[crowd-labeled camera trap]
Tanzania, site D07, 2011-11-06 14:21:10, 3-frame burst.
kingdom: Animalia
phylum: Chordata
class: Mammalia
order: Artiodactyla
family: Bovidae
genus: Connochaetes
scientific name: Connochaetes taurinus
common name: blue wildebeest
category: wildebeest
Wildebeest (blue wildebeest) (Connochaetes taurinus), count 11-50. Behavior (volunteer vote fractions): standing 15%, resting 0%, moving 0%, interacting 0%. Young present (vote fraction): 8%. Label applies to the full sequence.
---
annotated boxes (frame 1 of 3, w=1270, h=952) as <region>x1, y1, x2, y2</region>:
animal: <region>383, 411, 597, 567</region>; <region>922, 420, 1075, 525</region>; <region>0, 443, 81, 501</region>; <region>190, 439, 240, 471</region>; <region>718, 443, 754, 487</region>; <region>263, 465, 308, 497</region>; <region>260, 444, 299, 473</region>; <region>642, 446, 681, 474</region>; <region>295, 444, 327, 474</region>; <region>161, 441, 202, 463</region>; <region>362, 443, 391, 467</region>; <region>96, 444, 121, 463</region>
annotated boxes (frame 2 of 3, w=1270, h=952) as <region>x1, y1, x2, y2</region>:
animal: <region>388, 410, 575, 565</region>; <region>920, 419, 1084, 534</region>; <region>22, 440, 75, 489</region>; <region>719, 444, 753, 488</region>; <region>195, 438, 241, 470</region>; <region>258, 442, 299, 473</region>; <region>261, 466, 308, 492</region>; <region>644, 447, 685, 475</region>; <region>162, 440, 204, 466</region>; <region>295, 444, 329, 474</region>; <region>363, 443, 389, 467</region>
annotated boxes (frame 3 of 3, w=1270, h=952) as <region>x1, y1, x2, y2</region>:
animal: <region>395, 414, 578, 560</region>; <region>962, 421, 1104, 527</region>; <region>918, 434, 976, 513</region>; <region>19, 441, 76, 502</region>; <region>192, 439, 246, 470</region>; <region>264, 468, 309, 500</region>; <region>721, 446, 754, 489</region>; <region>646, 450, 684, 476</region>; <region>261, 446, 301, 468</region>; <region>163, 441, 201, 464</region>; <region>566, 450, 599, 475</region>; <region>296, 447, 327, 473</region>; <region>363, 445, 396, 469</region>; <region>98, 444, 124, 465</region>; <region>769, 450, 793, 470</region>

_ _ _ _ _ _ _

Work order:
Would you transcribe the records above exactly, leaving nothing out?

Response for this exercise:
[crowd-labeled camera trap]
Tanzania, site D07, 2011-11-06 14:21:10, 3-frame burst.
kingdom: Animalia
phylum: Chordata
class: Mammalia
order: Artiodactyla
family: Bovidae
genus: Connochaetes
scientific name: Connochaetes taurinus
common name: blue wildebeest
category: wildebeest
Wildebeest (blue wildebeest) (Connochaetes taurinus), count 11-50. Behavior (volunteer vote fractions): standing 15%, resting 0%, moving 0%, interacting 0%. Young present (vote fraction): 8%. Label applies to the full sequence.
---
annotated boxes (frame 1 of 3, w=1270, h=952) as <region>x1, y1, x2, y2</region>:
animal: <region>383, 411, 597, 567</region>; <region>922, 420, 1075, 525</region>; <region>0, 443, 81, 501</region>; <region>190, 439, 240, 471</region>; <region>718, 443, 754, 487</region>; <region>263, 465, 308, 497</region>; <region>260, 444, 299, 473</region>; <region>642, 446, 681, 474</region>; <region>295, 444, 327, 474</region>; <region>161, 441, 202, 463</region>; <region>362, 443, 391, 467</region>; <region>96, 444, 121, 463</region>
annotated boxes (frame 2 of 3, w=1270, h=952) as <region>x1, y1, x2, y2</region>:
animal: <region>388, 410, 575, 565</region>; <region>920, 419, 1084, 534</region>; <region>22, 440, 75, 489</region>; <region>719, 444, 753, 488</region>; <region>195, 438, 241, 470</region>; <region>258, 442, 299, 473</region>; <region>261, 466, 308, 492</region>; <region>644, 447, 685, 475</region>; <region>162, 440, 204, 466</region>; <region>295, 444, 329, 474</region>; <region>363, 443, 389, 467</region>
annotated boxes (frame 3 of 3, w=1270, h=952) as <region>x1, y1, x2, y2</region>:
animal: <region>395, 414, 578, 560</region>; <region>962, 421, 1104, 527</region>; <region>918, 434, 976, 513</region>; <region>19, 441, 76, 502</region>; <region>192, 439, 246, 470</region>; <region>264, 468, 309, 500</region>; <region>721, 446, 754, 489</region>; <region>646, 450, 684, 476</region>; <region>261, 446, 301, 468</region>; <region>163, 441, 201, 464</region>; <region>566, 450, 599, 475</region>; <region>296, 447, 327, 473</region>; <region>363, 445, 396, 469</region>; <region>98, 444, 124, 465</region>; <region>769, 450, 793, 470</region>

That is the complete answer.